Daesh : un éventuel procès façon “Nuremberg” pour juger les responsables

Depuis la chute de l’Etat islamique, un avocat britannique Karim Khan, a été chargé de mener une enquête sur les agissements et la manière dont le califat a fonctionné. Cette enquête, est aussi l’occasion pour lui et son équipe de 80 personnes, de recueillir les preuves et les témoignages des horreurs qui se sont déroulées. Cette quête l’Etat auto-proclamé et autoritaire qui s’est étendu en Irak et en Syrie de l’été 2014 au printemps 2019.

Pour Karim Khan et son équipe, la mission est énorme. Enquêter sur l’EI, c’est par exemple analyser jusqu’à 12 000 corps répartis dans plus de 200 charniers. Il s’agit aussi de passer au crible 15 000 pages de documents de la bureaucratie de l’EI, pour mieux comprendre son fonctionnement et les responsabilités de chacun. A cela, il faut rajouter 600 000 vidéos de crimes, car les responsables du Califat aimaient filmer les exécutions.
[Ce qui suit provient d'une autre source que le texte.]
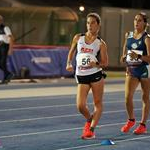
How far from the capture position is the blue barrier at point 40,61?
19469 millimetres

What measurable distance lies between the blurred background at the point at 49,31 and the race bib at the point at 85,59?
11002 mm

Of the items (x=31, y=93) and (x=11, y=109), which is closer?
(x=11, y=109)

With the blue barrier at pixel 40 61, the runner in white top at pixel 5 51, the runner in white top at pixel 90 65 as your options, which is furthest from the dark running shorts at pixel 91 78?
the blue barrier at pixel 40 61

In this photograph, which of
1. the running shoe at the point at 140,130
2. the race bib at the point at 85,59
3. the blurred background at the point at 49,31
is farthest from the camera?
the blurred background at the point at 49,31

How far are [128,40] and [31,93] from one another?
22.4 ft

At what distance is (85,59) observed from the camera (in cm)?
848

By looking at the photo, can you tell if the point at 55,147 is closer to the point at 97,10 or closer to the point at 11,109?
the point at 11,109

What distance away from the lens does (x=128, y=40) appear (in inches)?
356

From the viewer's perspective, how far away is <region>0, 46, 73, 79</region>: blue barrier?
1947 cm

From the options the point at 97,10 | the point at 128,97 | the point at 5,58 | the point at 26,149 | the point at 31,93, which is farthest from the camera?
the point at 97,10

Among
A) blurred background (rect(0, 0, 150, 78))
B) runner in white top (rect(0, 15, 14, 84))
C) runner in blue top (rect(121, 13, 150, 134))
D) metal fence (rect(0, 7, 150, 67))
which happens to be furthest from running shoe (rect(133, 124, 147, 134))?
metal fence (rect(0, 7, 150, 67))

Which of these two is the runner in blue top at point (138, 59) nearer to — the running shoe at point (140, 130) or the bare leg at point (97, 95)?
the running shoe at point (140, 130)

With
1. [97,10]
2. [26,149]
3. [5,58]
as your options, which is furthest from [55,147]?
[97,10]

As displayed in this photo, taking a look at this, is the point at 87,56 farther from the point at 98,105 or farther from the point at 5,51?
the point at 5,51
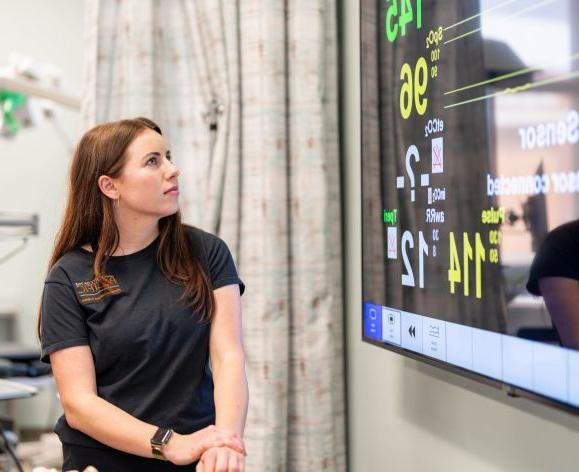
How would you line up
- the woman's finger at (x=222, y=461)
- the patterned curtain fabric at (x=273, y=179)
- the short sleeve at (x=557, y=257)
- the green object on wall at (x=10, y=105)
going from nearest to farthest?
1. the short sleeve at (x=557, y=257)
2. the woman's finger at (x=222, y=461)
3. the patterned curtain fabric at (x=273, y=179)
4. the green object on wall at (x=10, y=105)

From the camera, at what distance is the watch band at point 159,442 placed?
1.58m

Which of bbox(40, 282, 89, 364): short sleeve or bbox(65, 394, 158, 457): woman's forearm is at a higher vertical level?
bbox(40, 282, 89, 364): short sleeve

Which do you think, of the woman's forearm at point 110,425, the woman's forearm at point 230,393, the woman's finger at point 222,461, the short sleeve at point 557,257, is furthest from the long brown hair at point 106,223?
the short sleeve at point 557,257

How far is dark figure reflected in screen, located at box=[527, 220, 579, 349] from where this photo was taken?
1253 millimetres

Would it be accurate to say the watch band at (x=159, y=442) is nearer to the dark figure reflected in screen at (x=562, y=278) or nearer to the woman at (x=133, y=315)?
the woman at (x=133, y=315)

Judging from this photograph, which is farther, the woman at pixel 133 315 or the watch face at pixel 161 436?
the woman at pixel 133 315

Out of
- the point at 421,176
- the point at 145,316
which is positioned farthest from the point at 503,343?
the point at 145,316

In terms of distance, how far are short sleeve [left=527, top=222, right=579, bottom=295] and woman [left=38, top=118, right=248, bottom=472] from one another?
66 cm

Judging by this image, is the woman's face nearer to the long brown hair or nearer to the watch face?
the long brown hair

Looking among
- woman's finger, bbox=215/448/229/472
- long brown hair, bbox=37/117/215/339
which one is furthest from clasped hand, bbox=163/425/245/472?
long brown hair, bbox=37/117/215/339

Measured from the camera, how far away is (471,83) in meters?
1.54

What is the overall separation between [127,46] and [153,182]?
867 millimetres

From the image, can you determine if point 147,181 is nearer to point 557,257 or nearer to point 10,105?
point 557,257

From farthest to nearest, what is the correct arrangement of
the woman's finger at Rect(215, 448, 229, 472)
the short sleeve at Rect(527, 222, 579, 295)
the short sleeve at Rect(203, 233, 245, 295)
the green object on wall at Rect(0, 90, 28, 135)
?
the green object on wall at Rect(0, 90, 28, 135) < the short sleeve at Rect(203, 233, 245, 295) < the woman's finger at Rect(215, 448, 229, 472) < the short sleeve at Rect(527, 222, 579, 295)
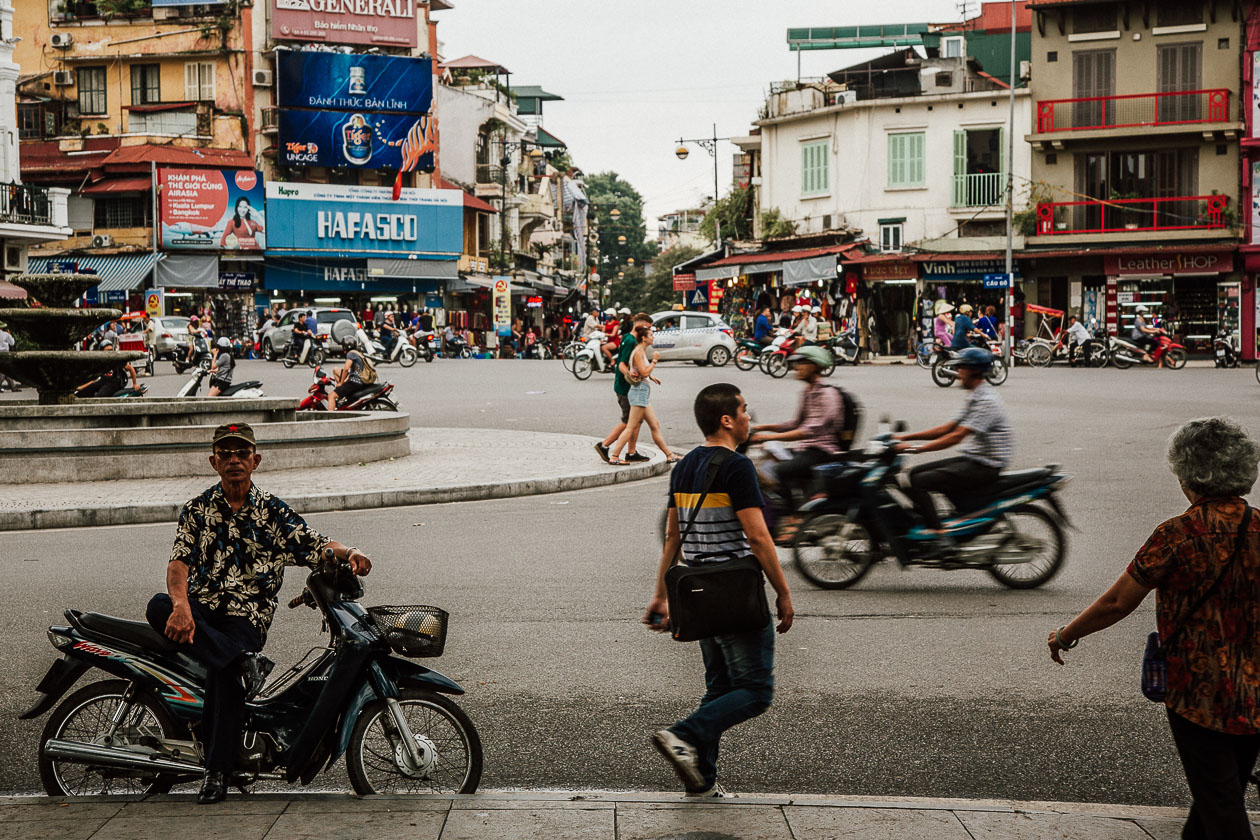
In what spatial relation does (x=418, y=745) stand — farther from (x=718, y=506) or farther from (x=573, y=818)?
(x=718, y=506)

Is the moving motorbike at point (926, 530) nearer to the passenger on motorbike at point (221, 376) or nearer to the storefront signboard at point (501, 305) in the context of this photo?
the passenger on motorbike at point (221, 376)

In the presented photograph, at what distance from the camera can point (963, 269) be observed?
141 ft

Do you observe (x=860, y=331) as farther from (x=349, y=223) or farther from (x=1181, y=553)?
(x=1181, y=553)

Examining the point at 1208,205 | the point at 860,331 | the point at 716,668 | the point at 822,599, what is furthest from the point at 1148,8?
the point at 716,668

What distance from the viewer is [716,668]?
15.0 feet

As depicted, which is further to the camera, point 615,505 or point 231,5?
point 231,5

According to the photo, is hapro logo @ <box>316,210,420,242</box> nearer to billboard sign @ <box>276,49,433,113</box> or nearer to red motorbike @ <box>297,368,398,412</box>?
billboard sign @ <box>276,49,433,113</box>

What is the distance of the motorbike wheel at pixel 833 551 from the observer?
810cm

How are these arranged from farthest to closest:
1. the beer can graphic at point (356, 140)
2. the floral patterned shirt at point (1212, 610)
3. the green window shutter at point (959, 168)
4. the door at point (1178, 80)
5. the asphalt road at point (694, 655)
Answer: the beer can graphic at point (356, 140)
the green window shutter at point (959, 168)
the door at point (1178, 80)
the asphalt road at point (694, 655)
the floral patterned shirt at point (1212, 610)

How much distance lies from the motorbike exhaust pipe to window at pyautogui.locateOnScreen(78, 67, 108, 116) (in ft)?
178

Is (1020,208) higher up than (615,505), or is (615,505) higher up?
(1020,208)

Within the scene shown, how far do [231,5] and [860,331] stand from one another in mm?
28586

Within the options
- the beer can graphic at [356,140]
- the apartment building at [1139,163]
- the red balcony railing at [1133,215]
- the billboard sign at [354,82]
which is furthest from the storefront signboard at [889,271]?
the beer can graphic at [356,140]

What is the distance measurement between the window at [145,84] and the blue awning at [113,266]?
23.6 ft
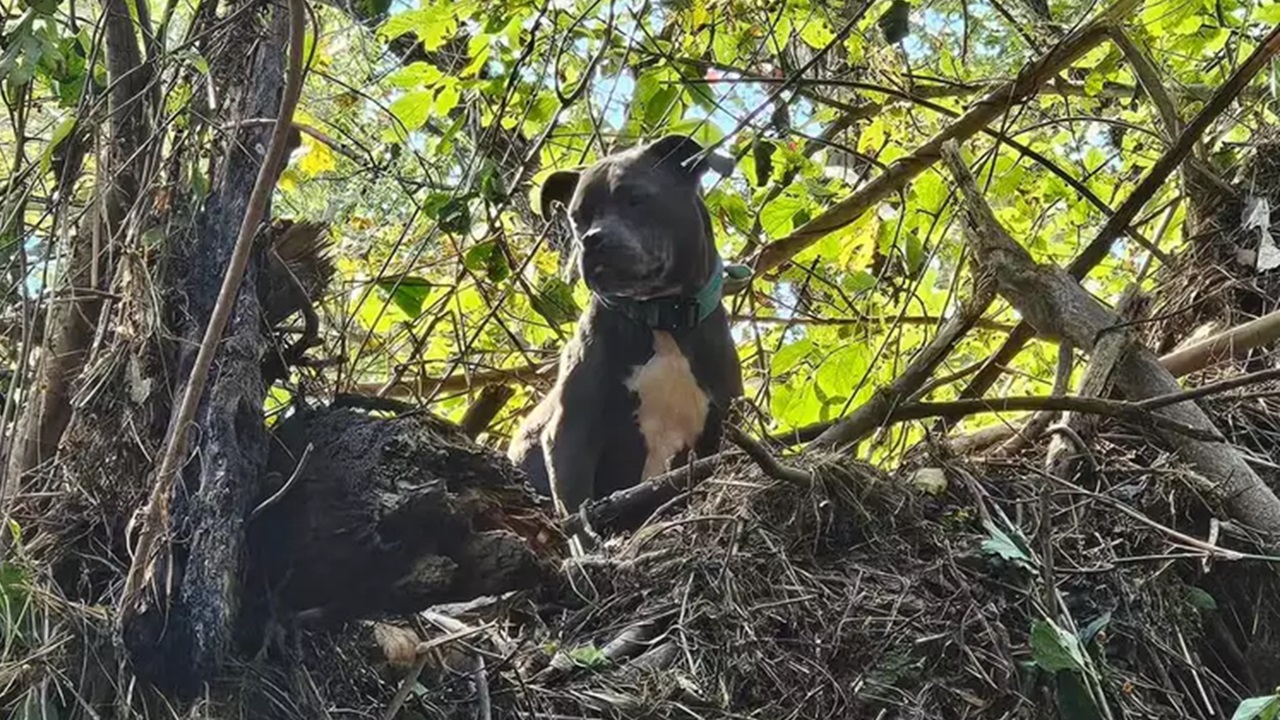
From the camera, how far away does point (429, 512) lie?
97.3 inches

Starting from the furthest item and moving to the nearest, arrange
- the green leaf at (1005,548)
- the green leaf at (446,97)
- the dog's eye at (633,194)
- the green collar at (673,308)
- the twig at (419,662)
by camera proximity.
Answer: the dog's eye at (633,194) < the green collar at (673,308) < the green leaf at (446,97) < the green leaf at (1005,548) < the twig at (419,662)

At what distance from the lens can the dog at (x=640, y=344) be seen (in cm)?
460

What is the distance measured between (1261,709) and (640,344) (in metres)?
2.79

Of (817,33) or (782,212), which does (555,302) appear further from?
(817,33)

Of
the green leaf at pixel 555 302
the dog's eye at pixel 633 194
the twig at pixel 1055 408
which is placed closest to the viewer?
the twig at pixel 1055 408

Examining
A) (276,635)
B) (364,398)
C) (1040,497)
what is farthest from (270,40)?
(1040,497)

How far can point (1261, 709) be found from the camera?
7.13ft

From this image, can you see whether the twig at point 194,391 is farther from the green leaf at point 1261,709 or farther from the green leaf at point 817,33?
the green leaf at point 817,33

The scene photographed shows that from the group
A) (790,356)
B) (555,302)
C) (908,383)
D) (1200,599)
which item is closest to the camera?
(1200,599)

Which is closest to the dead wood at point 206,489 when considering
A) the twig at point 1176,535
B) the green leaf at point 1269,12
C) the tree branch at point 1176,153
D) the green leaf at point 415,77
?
the green leaf at point 415,77

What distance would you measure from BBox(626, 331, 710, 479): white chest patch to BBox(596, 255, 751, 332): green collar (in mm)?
69

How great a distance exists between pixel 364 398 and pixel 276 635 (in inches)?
21.9

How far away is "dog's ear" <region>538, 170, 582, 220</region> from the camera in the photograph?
489 cm

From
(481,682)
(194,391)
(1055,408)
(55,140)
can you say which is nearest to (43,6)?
(55,140)
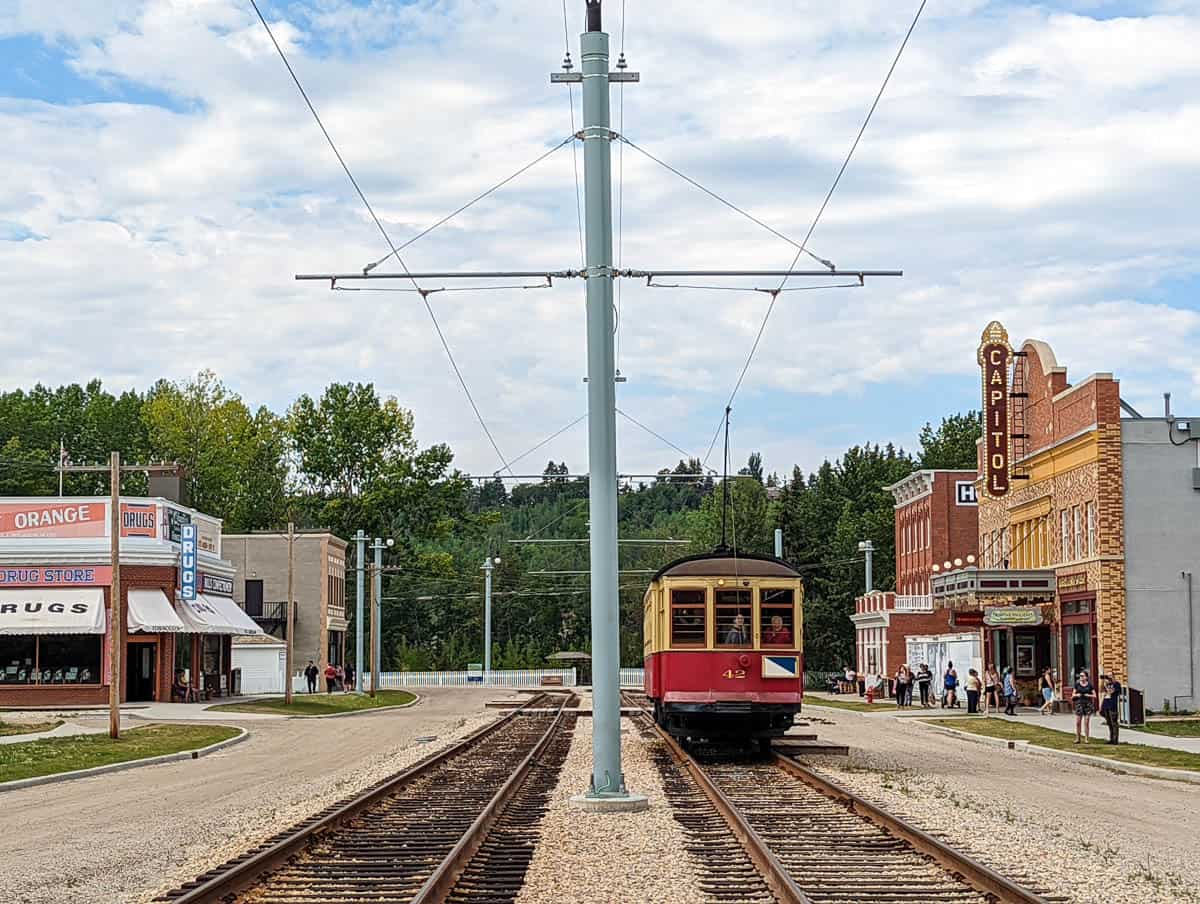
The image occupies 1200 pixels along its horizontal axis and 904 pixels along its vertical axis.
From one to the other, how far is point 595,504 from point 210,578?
40.0m

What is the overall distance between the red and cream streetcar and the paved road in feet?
15.6

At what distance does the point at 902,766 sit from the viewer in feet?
80.0

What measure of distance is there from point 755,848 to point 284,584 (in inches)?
2530

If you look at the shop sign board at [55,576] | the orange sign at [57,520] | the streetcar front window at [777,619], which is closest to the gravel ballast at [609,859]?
the streetcar front window at [777,619]

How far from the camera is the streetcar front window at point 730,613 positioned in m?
24.4

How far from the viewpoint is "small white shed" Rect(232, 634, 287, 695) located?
6494cm

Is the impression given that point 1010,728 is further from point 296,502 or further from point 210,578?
point 296,502

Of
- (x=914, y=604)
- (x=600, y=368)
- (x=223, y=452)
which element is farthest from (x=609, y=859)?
(x=223, y=452)

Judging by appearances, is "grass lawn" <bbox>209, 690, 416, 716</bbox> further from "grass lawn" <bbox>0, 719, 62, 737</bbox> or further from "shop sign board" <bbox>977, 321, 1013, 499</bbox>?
"shop sign board" <bbox>977, 321, 1013, 499</bbox>

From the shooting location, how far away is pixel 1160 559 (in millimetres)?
42219

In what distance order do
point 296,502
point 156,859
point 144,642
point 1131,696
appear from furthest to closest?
point 296,502, point 144,642, point 1131,696, point 156,859

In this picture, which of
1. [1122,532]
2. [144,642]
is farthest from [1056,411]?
[144,642]

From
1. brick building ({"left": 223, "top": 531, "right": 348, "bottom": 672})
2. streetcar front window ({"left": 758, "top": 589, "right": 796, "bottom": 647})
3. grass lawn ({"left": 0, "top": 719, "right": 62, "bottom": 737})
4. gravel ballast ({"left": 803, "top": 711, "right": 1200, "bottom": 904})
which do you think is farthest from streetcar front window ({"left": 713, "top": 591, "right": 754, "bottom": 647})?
brick building ({"left": 223, "top": 531, "right": 348, "bottom": 672})

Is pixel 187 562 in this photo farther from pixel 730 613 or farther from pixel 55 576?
pixel 730 613
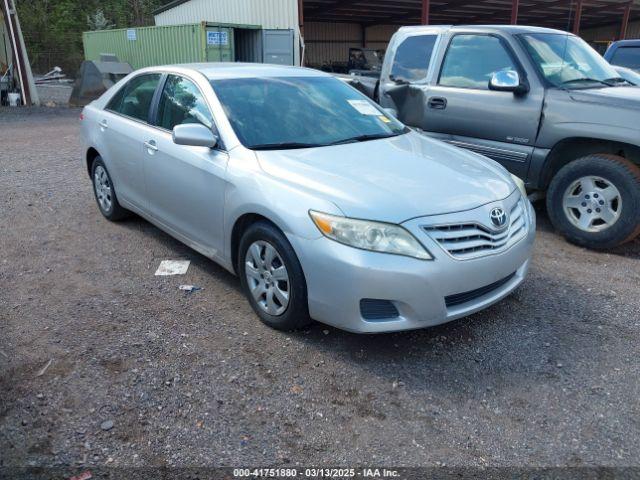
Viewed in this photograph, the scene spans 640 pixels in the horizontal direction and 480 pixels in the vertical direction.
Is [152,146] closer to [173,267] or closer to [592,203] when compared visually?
[173,267]

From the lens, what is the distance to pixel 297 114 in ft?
13.6

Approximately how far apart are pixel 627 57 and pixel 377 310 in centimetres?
853

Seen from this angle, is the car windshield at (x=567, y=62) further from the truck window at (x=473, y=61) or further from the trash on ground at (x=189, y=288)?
the trash on ground at (x=189, y=288)

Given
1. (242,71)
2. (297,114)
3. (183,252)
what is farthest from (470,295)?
(183,252)

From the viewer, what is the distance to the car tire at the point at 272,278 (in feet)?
10.8

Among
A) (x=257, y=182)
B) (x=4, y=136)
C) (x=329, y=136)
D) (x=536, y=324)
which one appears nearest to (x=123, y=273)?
(x=257, y=182)

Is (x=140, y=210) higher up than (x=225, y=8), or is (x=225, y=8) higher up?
(x=225, y=8)

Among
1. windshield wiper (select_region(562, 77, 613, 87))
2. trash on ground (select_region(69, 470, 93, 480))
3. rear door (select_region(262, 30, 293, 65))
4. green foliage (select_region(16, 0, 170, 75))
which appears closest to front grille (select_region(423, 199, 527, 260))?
trash on ground (select_region(69, 470, 93, 480))

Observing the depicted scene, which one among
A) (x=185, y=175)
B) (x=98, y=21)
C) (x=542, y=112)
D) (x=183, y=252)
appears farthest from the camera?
(x=98, y=21)

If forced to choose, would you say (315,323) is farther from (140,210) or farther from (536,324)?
(140,210)

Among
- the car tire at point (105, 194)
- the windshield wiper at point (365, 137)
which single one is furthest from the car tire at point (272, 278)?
the car tire at point (105, 194)

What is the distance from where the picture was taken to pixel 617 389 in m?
3.07

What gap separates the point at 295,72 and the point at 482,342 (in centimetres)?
267

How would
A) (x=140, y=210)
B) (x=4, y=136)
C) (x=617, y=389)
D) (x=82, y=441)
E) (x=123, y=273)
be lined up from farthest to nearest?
(x=4, y=136), (x=140, y=210), (x=123, y=273), (x=617, y=389), (x=82, y=441)
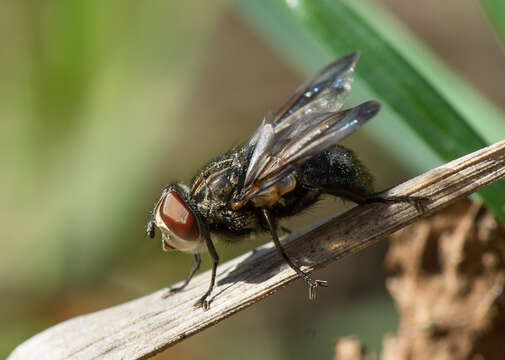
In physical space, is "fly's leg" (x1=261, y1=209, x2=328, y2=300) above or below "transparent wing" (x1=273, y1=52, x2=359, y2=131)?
below

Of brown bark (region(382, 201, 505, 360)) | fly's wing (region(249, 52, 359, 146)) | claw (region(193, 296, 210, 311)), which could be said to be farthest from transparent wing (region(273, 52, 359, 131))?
claw (region(193, 296, 210, 311))

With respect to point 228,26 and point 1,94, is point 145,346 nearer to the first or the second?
point 1,94

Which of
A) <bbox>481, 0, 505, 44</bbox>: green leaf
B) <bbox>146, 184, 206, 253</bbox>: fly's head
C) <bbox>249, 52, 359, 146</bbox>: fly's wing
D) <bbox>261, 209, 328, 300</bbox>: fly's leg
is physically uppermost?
<bbox>249, 52, 359, 146</bbox>: fly's wing

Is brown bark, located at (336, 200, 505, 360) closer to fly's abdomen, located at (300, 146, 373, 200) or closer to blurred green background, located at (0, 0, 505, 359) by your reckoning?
fly's abdomen, located at (300, 146, 373, 200)

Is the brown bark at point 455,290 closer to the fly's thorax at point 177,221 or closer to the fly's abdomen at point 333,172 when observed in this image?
the fly's abdomen at point 333,172

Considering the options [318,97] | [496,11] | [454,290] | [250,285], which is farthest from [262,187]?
[496,11]

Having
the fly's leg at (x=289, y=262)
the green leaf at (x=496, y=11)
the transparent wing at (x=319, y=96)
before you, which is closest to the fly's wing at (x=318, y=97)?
the transparent wing at (x=319, y=96)

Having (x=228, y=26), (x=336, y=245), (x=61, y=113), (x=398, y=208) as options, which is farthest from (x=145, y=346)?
(x=228, y=26)

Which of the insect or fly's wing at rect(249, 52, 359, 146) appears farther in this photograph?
fly's wing at rect(249, 52, 359, 146)
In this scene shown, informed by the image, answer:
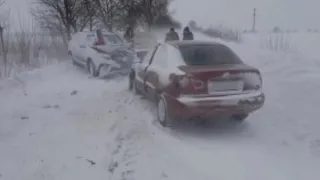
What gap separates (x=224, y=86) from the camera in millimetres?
5973

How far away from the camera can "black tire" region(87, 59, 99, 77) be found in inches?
506

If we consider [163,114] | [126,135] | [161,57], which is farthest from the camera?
[161,57]

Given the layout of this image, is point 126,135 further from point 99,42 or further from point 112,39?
point 112,39

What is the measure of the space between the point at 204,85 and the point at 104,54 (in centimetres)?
722

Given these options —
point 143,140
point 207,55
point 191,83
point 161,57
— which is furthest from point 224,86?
point 161,57

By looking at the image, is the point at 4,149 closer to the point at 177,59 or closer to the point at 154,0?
the point at 177,59

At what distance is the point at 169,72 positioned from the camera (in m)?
6.39

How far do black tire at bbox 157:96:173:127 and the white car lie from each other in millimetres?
5450

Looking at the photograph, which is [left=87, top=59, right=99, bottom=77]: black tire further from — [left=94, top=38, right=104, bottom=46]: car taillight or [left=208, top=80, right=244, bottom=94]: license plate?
[left=208, top=80, right=244, bottom=94]: license plate

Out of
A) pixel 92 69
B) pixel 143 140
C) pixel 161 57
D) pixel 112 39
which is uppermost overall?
pixel 112 39

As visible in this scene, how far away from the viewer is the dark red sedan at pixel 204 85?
19.4 ft

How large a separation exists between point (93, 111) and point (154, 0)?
21.8m

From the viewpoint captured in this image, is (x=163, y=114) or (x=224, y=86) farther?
(x=163, y=114)

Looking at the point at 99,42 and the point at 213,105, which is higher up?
the point at 99,42
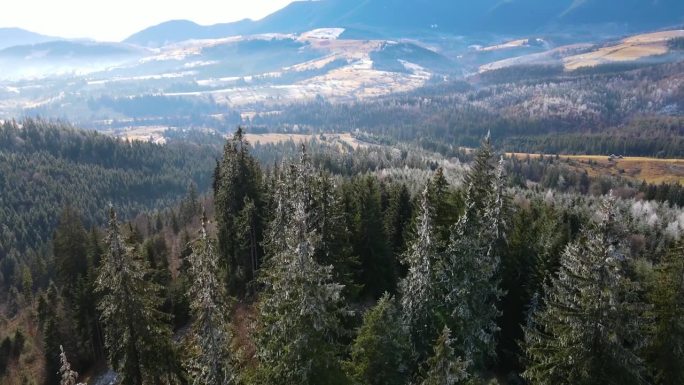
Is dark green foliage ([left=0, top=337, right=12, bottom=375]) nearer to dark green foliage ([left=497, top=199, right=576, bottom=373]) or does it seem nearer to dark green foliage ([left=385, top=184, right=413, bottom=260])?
dark green foliage ([left=385, top=184, right=413, bottom=260])

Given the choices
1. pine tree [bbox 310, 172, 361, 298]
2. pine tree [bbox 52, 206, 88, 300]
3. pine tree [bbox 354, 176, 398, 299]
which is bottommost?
pine tree [bbox 52, 206, 88, 300]

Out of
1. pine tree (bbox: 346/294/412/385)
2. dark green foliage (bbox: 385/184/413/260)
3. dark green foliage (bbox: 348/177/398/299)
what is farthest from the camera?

A ce sujet, pas de limite pour L’EI, qui n’hésitait pas à décapiter, crucifier, brûler ou utiliser des esclaves sexuels entre autres.

Tout ceci doit être regroupé, analysé et mis en perspective pour bien faire comprendre à tout le monde la perversité de ce système qui n’a d’islamique que le nom. Pour cela, Karim Khan évoque l’éventualité d’un immense procès, façon Nuremberg, qui a jugé les criminels de guerre nazis. Certes, le procès ne fut pas parfait comme tous les procès. Cependant, il a eu le mérite de démontrer l’absurdité du régime nazi et l’énormité du système mis en place. Il a abouti, à la condamnation de l’idéologie et du système dans son entier. Il a aussi permis de déterminer les responsabilités de certains dignitaires et mis en évidence les ramifications dans toute la société.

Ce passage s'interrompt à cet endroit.